** BEGIN **

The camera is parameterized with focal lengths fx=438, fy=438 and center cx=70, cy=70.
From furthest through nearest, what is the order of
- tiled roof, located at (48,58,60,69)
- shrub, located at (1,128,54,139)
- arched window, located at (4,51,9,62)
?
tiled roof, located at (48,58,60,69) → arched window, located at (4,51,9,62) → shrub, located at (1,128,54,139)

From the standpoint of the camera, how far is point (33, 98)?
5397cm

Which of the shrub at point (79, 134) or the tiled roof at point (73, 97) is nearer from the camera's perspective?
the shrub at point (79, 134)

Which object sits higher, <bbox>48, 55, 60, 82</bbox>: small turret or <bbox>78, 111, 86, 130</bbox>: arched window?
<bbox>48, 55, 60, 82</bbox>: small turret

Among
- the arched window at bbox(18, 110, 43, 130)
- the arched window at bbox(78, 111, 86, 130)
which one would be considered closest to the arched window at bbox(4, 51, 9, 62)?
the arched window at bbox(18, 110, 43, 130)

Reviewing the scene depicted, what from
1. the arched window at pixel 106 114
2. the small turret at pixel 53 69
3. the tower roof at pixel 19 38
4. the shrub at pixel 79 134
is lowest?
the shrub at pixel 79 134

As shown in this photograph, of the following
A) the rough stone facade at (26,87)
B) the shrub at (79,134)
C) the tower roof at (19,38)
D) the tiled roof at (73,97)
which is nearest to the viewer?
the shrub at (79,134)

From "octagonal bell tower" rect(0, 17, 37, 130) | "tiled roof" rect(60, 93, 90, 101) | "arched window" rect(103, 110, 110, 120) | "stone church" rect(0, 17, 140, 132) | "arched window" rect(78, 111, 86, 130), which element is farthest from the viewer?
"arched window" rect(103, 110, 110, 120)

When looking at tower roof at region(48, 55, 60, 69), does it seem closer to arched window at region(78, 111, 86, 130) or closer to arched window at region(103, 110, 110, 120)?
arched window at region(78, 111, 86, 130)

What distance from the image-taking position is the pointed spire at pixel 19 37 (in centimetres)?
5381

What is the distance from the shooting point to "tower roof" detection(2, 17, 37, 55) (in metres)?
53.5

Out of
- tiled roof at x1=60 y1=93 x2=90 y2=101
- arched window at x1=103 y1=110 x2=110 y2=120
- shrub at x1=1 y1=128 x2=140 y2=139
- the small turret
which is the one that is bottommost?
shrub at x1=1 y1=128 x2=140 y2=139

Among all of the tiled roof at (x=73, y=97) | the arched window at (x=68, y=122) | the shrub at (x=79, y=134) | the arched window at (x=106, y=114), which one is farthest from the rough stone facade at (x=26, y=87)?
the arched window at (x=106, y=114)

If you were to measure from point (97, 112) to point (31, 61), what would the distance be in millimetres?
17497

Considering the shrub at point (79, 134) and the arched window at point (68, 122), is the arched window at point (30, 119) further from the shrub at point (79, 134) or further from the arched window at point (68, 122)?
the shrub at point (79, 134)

** END **

AIM: Set out exactly the run of lines that begins at the line holding "Among all of" and ends at the last line of the data.

WRITTEN ANSWER:
Among all of the tiled roof at (x=73, y=97) | the arched window at (x=68, y=122) | the shrub at (x=79, y=134) | the arched window at (x=106, y=114), which one is farthest from the rough stone facade at (x=26, y=87)?
the arched window at (x=106, y=114)

If you were to measure from point (97, 112) to point (31, 61), what would the distance be in millimetres?
17497

Considering the shrub at point (79, 134) and the arched window at point (68, 122), is the arched window at point (30, 119) further from the shrub at point (79, 134) or further from the arched window at point (68, 122)?
the shrub at point (79, 134)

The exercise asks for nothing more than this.